Text passage »
§
Chang's Tech Finds: Dead on Arrival
The Idea
Build a tech deals aggregation site, drive traffic through SEO, monetize through ads and affiliate links. Curate PC hardware deals—GPUs, CPUs, SSDs—and make money when people click through to buy.
Time in the ground: 6-8 months
The inspiration: A YouTube video. Already a red flag.
What Actually Happened
I built out changstechfinds.com, set up the content pipeline, and waited for traffic to roll in.
Spoiler: it didn't.
Monetization Attempts
Google AdSense: Slow approval process, clunky to work with, and ultimately pointless when you're getting 50 visitors a day. The juice wasn't worth the squeeze.
Amazon Associates: Even when people did click through, the 1-3% commission on electronics means you need serious volume to make anything. I did not have serious volume.
The Numbers
Peak daily traffic: Less than 50. Not 50,000. Fifty.
Total investment: Time, some coding, and the cost of the domain. At least I didn't throw real money at this one.
Why It Failed
1. Competing with giants using a slingshot
Slickdeals, Tom's Hardware, Reddit's r/buildapcsales—these own the deals space. Google knows it, users know it. A new site with no domain authority trying to rank for "RTX 4070 deals" is basically shouting into the void.
§
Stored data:
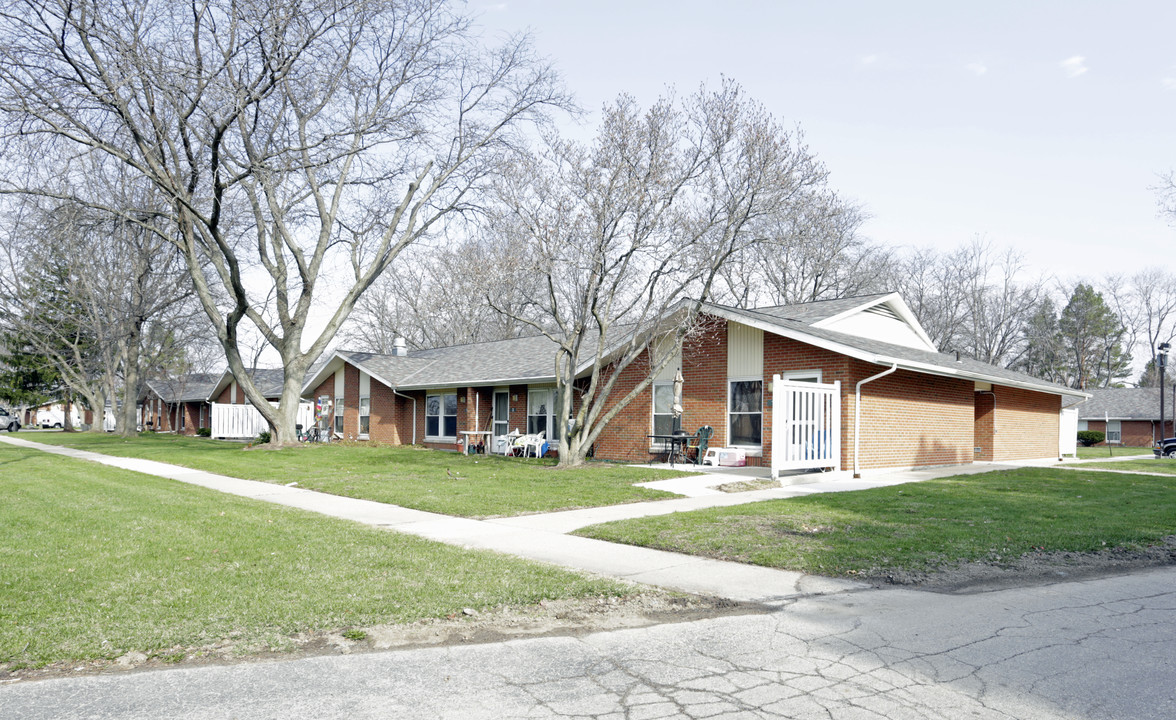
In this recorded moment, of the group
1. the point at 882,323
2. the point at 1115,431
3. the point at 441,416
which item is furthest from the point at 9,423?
the point at 1115,431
§
Task list »
1. In the text about Chang's Tech Finds, replace "Amazon Associates" with "eBay Partner Network" and give the passage starting with "Time in the" and going on through "have serious volume.".
2. Summarize the account of Chang's Tech Finds in two sentences.

Expected outputs »
1.
Time in the ground: 6-8 months
The inspiration: A YouTube video. Already a red flag.
What Actually Happened
I built out changstechfinds.com, set up the content pipeline, and waited for traffic to roll in.
Spoiler: it didn't.
Monetization Attempts
Google AdSense: Slow approval process, clunky to work with, and ultimately pointless when you're getting 50 visitors a day. The juice wasn't worth the squeeze.
eBay Partner Network: Even when people did click through, the 1-3% commission on electronics means you need serious volume to make anything. I did not have serious volume.

2. Chang's Tech Finds was a site meant to aggregate PC hardware deals, draw traffic through SEO, and earn money through ads and affiliate links, but traffic never arrived and peaked at fewer than 50 visitors a day. At that volume, Google AdSense and Amazon Associates brought in little, and the site was up against established deal sources such as Slickdeals, Tom's Hardware, and r/buildapcsales with no domain authority of its own.